The amq -u does not remove the symlinks.

We are using nfs maps with symlinks (like this):

juser           host!=homehost;rhost:=homehost;rfs:=/wd1e/export/home \
                 host==homehost;fs:=/wd1e/export/home;type:=link

As I understand it, amd consists of two different logical parts:

1) A server that hooks file system access, looks up the mountpoint,
and mounts it. (in /amd/...)

2) A userland NFS server that serves out a file system full of
symlinks to the mountpoints managed by the above process (in /home).

It seems that part 1 is working,  such that if I move a home
directory, and then go crawling around in
/amd/homehost/wd1e/export/home/..., or ask amq, the correct
information will be picked up as expected, and the new filesystem
will be mounted.  The problem is that part 2 never seems to get the
message.  The galling thing is that it is _so_ close, the automounter
mounts the new file system just fine, so it unmounts
/amd/oldhost/wd1e/export/home/juser and correctly mounts the new tree
at /amd/homehost/wd1e/export/home/juser, but the symlink in /home
still (until amd is restarted) points to
/amd/oldhost/wd1e/export/home/juser which of course no longer exists...
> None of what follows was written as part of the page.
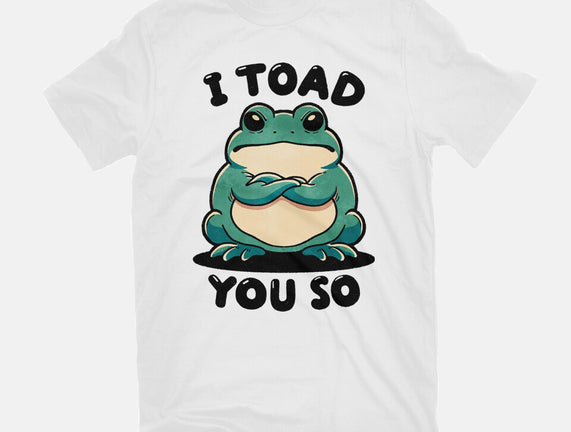 I Toad You So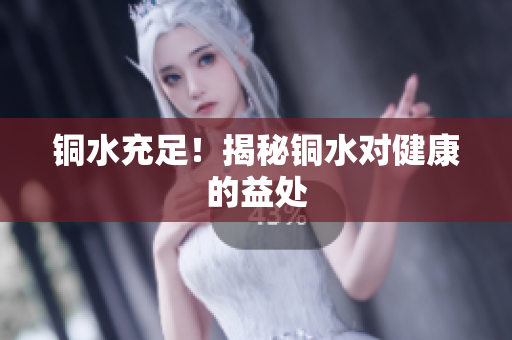 铜水充足！揭秘铜水对健康的益处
I hope that clears things up.  That being said, it is only minimally
disruptive to:

sudo /etc/rc.d/amd stop

sudo /etc/rc.d/amd start

but it just doesn't feel right to have to do that.

         -lars

At 05:11 PM 2/8/2008, Christos Zoulas wrote:

>On Feb 8,  4:03pm, lfriend@... (Lars Friend) wrote:
>-- Subject: Re: Odd behavior from amd
>
>| At 03:53 PM 2/8/2008, Christos Zoulas wrote:
>|
>| (snip)
>|
>| > >Does anybody have any suggestions?
>| >
>| >Use 'amq -u' to unmount the offending partition before 'amq -f'.
>|
>| I just tried this, and the symlink is still wrong.  However if I ask
>| amq, it says all is well.
>|
>| Thanks thought,
>|
>
>What kind of maps are you using? Did you verify that after amq -u the
>symlink was gone?
>
>christos